I forced p=0 video Precision Xoc utilizing the KBoost button which can be seen highlighted in the benchmarks using your algo.
I didn't do this until half way through bc I wanted to make sure that yours was at p0 when it started and wasn't as concerned with the others.
As for the flags I'm not sure, but I know upon entering benching with your algo p0 was definitely enabled and clock was pinged at 2100. It only dropped slightly under load and settled at the shown 2050. Now, this is the same level achieved across the board pretty much even with p0 not enabled.
Remember as well I'm using a 1080ti, not 1070 for these benches.
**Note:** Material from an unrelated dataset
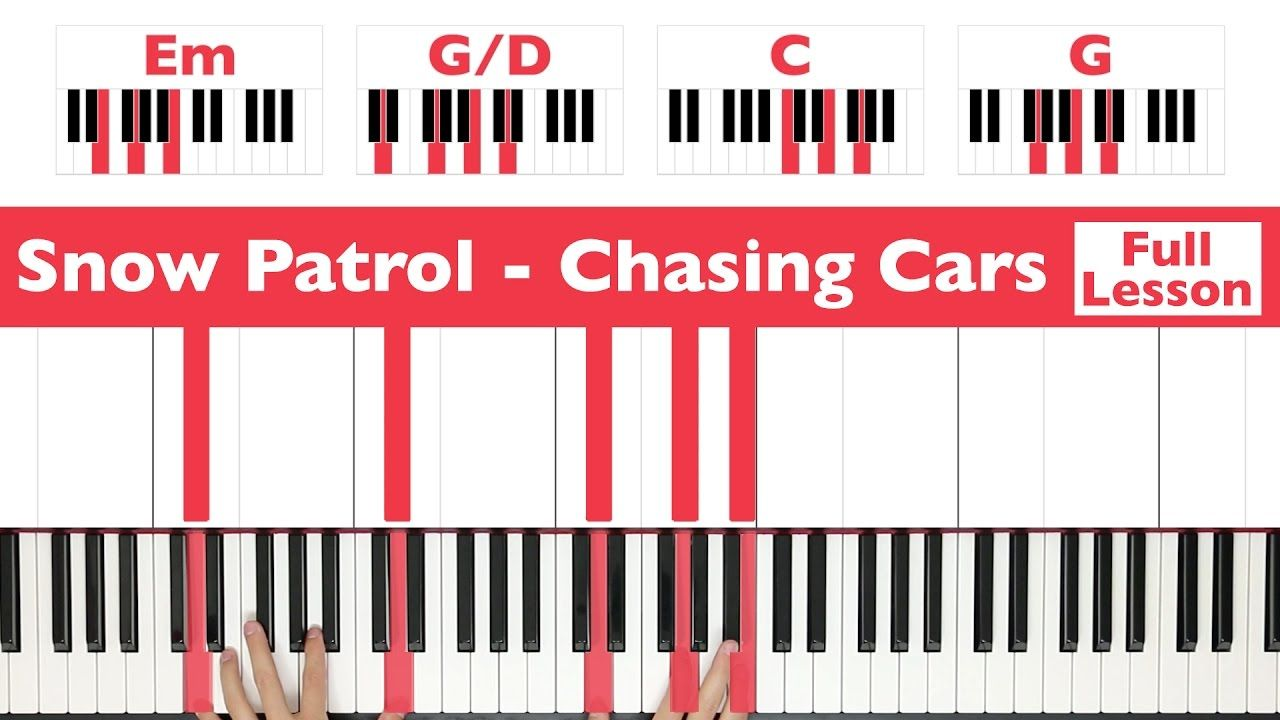 Pin By Grace Marie Bauza On Piano Learn Piano Fast Learn Piano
I'm not sure I can p0 it under full load with +400-500mem without fragging instantly or losing performance significantly. On both my FTW3 air, SC2 Air and SC2 Hybrid, I can get a max of about +115-120core and +300, maybe stretching to +350 but for zero sum gains.
You should just check P state with "nvidia-smi -q -d PERFORMANCE" during mining with ccminer or my fork to be sure.
Also problem is not with CORE clocks (2100 is already very high), but with memory clocks, they drop with P2 state. User SCSI2 also has similar EVGA 1080 Ti SC, you can
check his settings for core and mem clocks and see hashrate - rig with 9 cards shows 17+ mh/s, ~1.9 mh/s per card.
Here are my current settings on that rig. NVsmi reports P2 on all 9 GPUs, so I will try to force P0 and see what it gives... All cards are the original SC Black.